Job. Put each non-blank line of the items below into a Markdown table with the columns Row and Line, numbering the rows in order. Leave the pictures out of your answer.

═════ Data extract

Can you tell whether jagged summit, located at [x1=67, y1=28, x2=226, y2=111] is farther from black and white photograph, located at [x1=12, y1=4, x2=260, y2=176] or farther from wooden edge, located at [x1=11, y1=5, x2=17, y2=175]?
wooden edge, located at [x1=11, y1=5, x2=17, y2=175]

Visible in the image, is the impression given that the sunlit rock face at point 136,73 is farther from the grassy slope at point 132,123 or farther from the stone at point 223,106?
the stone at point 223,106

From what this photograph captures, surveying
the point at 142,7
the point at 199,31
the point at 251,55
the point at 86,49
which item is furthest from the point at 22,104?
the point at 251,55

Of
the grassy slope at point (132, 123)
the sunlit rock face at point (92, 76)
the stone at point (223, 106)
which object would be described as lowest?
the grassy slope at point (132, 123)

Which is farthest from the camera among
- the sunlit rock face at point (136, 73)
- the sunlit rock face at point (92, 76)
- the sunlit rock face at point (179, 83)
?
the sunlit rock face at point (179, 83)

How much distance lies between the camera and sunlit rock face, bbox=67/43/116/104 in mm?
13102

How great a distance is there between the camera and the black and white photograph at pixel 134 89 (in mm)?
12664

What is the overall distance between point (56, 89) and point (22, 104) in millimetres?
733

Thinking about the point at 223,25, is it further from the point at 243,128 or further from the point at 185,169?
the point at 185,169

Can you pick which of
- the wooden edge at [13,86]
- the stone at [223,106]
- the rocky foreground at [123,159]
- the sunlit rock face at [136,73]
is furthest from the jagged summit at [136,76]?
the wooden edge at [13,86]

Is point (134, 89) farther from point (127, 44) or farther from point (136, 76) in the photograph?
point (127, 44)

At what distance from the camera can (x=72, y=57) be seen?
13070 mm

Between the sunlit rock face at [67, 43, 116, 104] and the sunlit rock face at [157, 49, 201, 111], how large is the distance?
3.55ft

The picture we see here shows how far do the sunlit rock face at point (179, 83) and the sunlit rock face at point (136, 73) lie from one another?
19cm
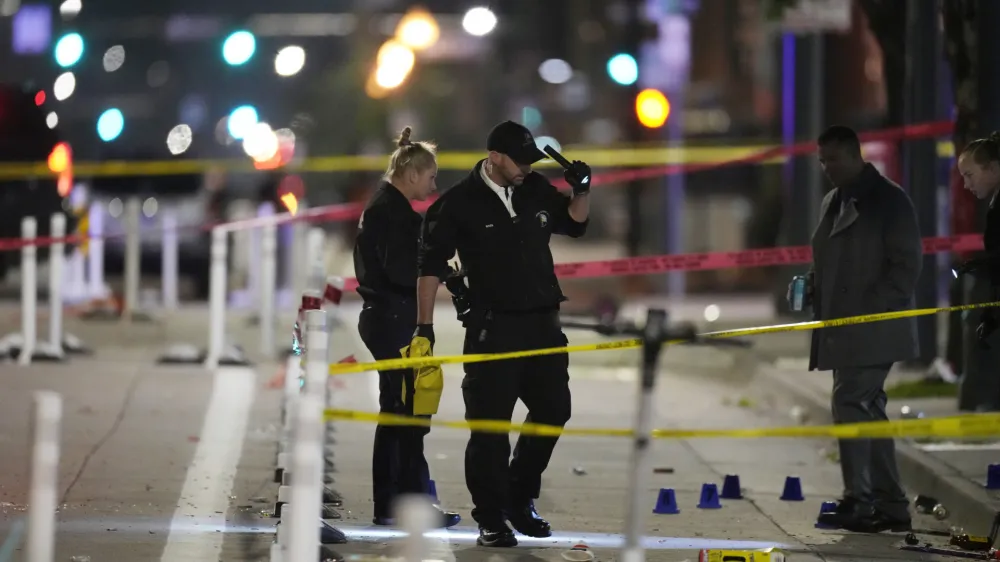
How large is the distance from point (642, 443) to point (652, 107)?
1700 centimetres

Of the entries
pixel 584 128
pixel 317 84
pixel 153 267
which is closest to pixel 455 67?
pixel 584 128

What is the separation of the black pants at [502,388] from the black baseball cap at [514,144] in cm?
68

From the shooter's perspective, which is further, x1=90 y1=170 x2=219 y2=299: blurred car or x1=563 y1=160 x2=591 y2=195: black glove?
x1=90 y1=170 x2=219 y2=299: blurred car

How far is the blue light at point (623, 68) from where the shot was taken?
1944 cm

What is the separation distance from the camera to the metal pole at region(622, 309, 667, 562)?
5.30 metres

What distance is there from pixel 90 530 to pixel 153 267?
16504mm

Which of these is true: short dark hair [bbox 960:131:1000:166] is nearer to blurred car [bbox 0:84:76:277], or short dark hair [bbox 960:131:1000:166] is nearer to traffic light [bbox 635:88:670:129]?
blurred car [bbox 0:84:76:277]

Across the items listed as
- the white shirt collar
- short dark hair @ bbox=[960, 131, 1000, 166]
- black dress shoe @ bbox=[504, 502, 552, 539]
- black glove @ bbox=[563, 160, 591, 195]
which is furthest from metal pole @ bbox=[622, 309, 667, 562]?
short dark hair @ bbox=[960, 131, 1000, 166]

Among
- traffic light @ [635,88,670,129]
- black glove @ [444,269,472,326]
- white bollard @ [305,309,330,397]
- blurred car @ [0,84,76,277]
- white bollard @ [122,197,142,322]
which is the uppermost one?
traffic light @ [635,88,670,129]

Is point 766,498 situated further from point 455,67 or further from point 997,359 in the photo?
point 455,67

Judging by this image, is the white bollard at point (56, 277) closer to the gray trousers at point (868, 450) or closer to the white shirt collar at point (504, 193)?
the white shirt collar at point (504, 193)

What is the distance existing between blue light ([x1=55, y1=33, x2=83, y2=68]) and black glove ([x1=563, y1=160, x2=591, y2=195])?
31.8 feet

══════════

Response.
| Row | Line |
|---|---|
| 1 | Can you tell whether jagged summit, located at [x1=67, y1=28, x2=226, y2=111] is farther from black and white photograph, located at [x1=12, y1=4, x2=260, y2=176] or farther from wooden edge, located at [x1=11, y1=5, x2=17, y2=175]? |
| 2 | wooden edge, located at [x1=11, y1=5, x2=17, y2=175] |
| 3 | Visible in the image, is the impression given that the sunlit rock face at point 136,73 is farther from the grassy slope at point 132,123 or farther from the stone at point 223,106? |
| 4 | the stone at point 223,106 |
| 5 | From what this photograph captures, surveying |
| 6 | the point at 142,7 |
| 7 | the point at 199,31 |
| 8 | the point at 251,55 |
| 9 | the point at 86,49 |
| 10 | which item is furthest from the point at 22,104? |
| 11 | the point at 251,55 |
| 12 | Of |
| 13 | the grassy slope at point (132, 123) |
| 14 | the sunlit rock face at point (92, 76) |
| 15 | the stone at point (223, 106) |
| 16 | which object would be described as lowest? |
| 17 | the grassy slope at point (132, 123) |
| 18 | Which is farthest from the camera among |
| 19 | - the sunlit rock face at point (136, 73) |
| 20 | - the sunlit rock face at point (92, 76) |
| 21 | - the sunlit rock face at point (179, 83) |
| 22 | ? |
| 23 | the sunlit rock face at point (179, 83) |
| 24 | How much distance lies between the camera and sunlit rock face, bbox=67/43/116/104 in mm? |
| 25 | 13102 |
| 26 | How great a distance is there between the camera and the black and white photograph at pixel 134 89 (in mm)? |
| 27 | 12664 |
| 28 | What is the overall distance between point (56, 89) and point (22, 104) in millimetres? |
| 29 | 733 |
| 30 | Thinking about the point at 223,25, is it further from the point at 243,128 or further from the point at 185,169? |
| 31 | the point at 185,169 |
| 32 | Can you pick which of |
| 33 | - the wooden edge at [13,86] |
| 34 | - the stone at [223,106] |
| 35 | - the rocky foreground at [123,159] |
| 36 | - the sunlit rock face at [136,73] |
| 37 | is furthest from the jagged summit at [136,76]? |
| 38 | the wooden edge at [13,86] |
| 39 | Is point (134, 89) farther from point (127, 44) or farther from point (136, 76) in the photograph? |
| 40 | point (127, 44) |
| 41 | At what distance from the camera can (x=72, y=57) be seen? |
| 42 | 13070 mm |
| 43 | Between the sunlit rock face at [67, 43, 116, 104] and the sunlit rock face at [157, 49, 201, 111], how large is the distance? |
| 44 | 3.55ft |
| 45 | The picture we see here shows how far do the sunlit rock face at point (179, 83) and the sunlit rock face at point (136, 73) lie from one another? |
| 46 | 19cm |
| 47 | How large is the distance from point (642, 443) to point (652, 107)? |
| 48 | 1700 centimetres |
| 49 | Of the entries |
| 50 | pixel 584 128 |
| 51 | pixel 317 84 |
| 52 | pixel 153 267 |
| 53 | which is closest to pixel 455 67? |
| 54 | pixel 584 128 |
| 55 | What is the separation of the black pants at [502,388] from the black baseball cap at [514,144] in cm? |
| 56 | 68 |
| 57 | From the shooter's perspective, which is further, x1=90 y1=170 x2=219 y2=299: blurred car or x1=563 y1=160 x2=591 y2=195: black glove? |
| 58 | x1=90 y1=170 x2=219 y2=299: blurred car |
| 59 | How far is the blue light at point (623, 68) from where the shot was taken? |
| 60 | 1944 cm |
| 61 | What is the separation distance from the camera to the metal pole at region(622, 309, 667, 562)? |
| 62 | 5.30 metres |
| 63 | What distance is there from pixel 90 530 to pixel 153 267? |
| 64 | 16504mm |
| 65 | Which of these is true: short dark hair [bbox 960:131:1000:166] is nearer to blurred car [bbox 0:84:76:277], or short dark hair [bbox 960:131:1000:166] is nearer to traffic light [bbox 635:88:670:129]? |
| 66 | blurred car [bbox 0:84:76:277] |
| 67 | Across the items listed as |
| 68 | - the white shirt collar |
| 69 | - short dark hair @ bbox=[960, 131, 1000, 166] |
| 70 | - black dress shoe @ bbox=[504, 502, 552, 539] |
| 71 | - black glove @ bbox=[563, 160, 591, 195] |
| 72 | which is furthest from metal pole @ bbox=[622, 309, 667, 562]? |
| 73 | short dark hair @ bbox=[960, 131, 1000, 166] |
| 74 | Among |
| 75 | - traffic light @ [635,88,670,129] |
| 76 | - black glove @ [444,269,472,326] |
| 77 | - white bollard @ [305,309,330,397] |
| 78 | - blurred car @ [0,84,76,277] |
| 79 | - white bollard @ [122,197,142,322] |
| 80 | which is the uppermost one? |
| 81 | traffic light @ [635,88,670,129] |
| 82 | Is point 766,498 situated further from point 455,67 or further from point 997,359 in the photo? |
| 83 | point 455,67 |
| 84 | Judging by this image, is the white bollard at point (56, 277) closer to the gray trousers at point (868, 450) or closer to the white shirt collar at point (504, 193)? |
| 85 | the white shirt collar at point (504, 193) |
| 86 | What is the distance existing between blue light ([x1=55, y1=33, x2=83, y2=68]) and black glove ([x1=563, y1=160, x2=591, y2=195])? |
| 87 | 31.8 feet |